Miraglia: “Così si rischia il collasso della qualità e della sicurezza delle cure”
Federbiologi Sicilia interviene con forza nel dibattito in corso sulla riorganizzazione della sanità territoriale, denunciando una serie di criticità che, se non affrontate tempestivamente, rischiano di compromettere seriamente la tutela della salute dei cittadini siciliani.
Al centro delle preoccupazioni del sindacato vi è l’ampliamento delle prestazioni sanitarie autorizzate all’interno delle farmacie, che oggi possono eseguire visite cardiologiche, autoanalisi, consulenze di fisiatria e altri servizi diagnostici, spesso senza adeguate garanzie in termini di personale specializzato, controlli di qualità, accreditamento e responsabilità clinica.
In molte farmacie – sottolinea Federbiologi – manca una comunicazione chiara ai pazienti: non viene esplicitato che le analisi effettuate sono autoanalisi, prive di firma e validazione da parte di uno specialista autorizzato. Un elemento tutt’altro che secondario, perché può generare confusione, false rassicurazioni o, al contrario, allarmi ingiustificati.
A ciò si aggiunge un ulteriore colpo per le strutture sanitarie accreditate: il nuovo tariffario regionale, che prevede una riduzione dei rimborsi tra il 40 e il 60 per cento, mettendo in seria difficoltà laboratori e centri che operano da anni secondo standard certificati, con personale qualificato e sistemi di controllo interni ed esterni.

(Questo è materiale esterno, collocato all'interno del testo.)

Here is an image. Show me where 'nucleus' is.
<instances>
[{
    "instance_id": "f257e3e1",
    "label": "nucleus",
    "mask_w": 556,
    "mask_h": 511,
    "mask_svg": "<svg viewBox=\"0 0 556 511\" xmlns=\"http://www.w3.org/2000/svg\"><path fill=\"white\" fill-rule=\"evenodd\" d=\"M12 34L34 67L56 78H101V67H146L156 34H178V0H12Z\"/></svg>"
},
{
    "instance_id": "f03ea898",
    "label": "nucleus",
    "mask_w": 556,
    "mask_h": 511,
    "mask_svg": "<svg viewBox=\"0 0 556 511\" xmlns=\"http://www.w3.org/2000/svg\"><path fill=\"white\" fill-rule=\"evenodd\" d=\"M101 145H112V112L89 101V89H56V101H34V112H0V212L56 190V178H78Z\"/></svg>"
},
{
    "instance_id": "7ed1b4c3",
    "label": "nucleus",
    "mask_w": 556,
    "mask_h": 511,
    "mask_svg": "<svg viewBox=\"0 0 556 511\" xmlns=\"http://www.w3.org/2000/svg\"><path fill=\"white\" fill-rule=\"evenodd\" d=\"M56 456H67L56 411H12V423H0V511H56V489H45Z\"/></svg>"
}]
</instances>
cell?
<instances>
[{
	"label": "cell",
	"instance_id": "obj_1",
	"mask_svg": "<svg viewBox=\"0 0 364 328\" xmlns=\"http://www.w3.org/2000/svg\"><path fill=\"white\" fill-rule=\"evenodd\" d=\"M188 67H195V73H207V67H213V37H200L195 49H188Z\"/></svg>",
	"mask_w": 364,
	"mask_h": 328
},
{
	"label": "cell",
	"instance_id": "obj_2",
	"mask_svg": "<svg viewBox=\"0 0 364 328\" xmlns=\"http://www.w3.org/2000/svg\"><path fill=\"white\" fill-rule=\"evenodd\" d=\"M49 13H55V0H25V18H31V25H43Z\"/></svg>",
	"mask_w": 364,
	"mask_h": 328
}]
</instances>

Nel frattempo, le liste d’attesa continuano ad allungarsi inesorabilmente, mentre i budget assegnati alle strutture accreditate risultano spesso privi di una reale copertura finanziaria per tutti gli esami effettivamente eseguiti. Un paradosso che rischia di far esplodere la sanità territoriale, già fortemente provata.
Secondo Federbiologi Sicilia, il problema non può essere affrontato sommando prestazioni in luoghi diversi, ma ricostruendo presa in carico, continuità assistenziale e responsabilità clinica. La prossimità, infatti, non è solo vicinanza geografica: è relazione medico-paziente, conoscenza della storia clinica, capacità di interpretare i sintomi nel tempo e di garantire un follow-up appropriato.
Particolarmente delicata è la questione della diagnostica e degli screening in farmacia.
Un test su sangue capillare, ottenuto tramite puntura del dito, non è automaticamente sovrapponibile a un prelievo venoso processato in laboratorio. Le variabili pre-analitiche sono numerose e, se non rigidamente controllate, aumentano il rischio di falsi positivi e falsi negativi, con conseguenze cliniche, psicologiche ed economiche rilevanti.
Federbiologi non è contraria alla collaborazione: la farmacia può rappresentare un valido alleato per servizi di supporto, come prenotazioni, counselling sull’aderenza terapeutica, campagne vaccinali o telemonitoraggio inserito in percorsi ben definiti.
Ma – ribadisce il sindacato – collaborazione non significa sostituzione. In assenza di regole chiare, il rischio è trasformare la sanità in un “supermercato della prestazione”: accessibile, ma frammentato e privo di un reale governo clinico.
Per queste ragioni, il sindacato Federbiologi Sicilia, rappresentato dal dottor Pietro Miraglia, chiede con urgenza un intervento politico deciso, capace di superare i vincoli del piano di rientro e di avviare una riforma che rimetta al centro qualità, sicurezza e dignità del lavoro sanitario.
«Senza scelte coraggiose – avverte Miraglia – il sistema rischia il collasso e a pagarne il prezzo saranno, ancora una volta, i cittadini siciliani».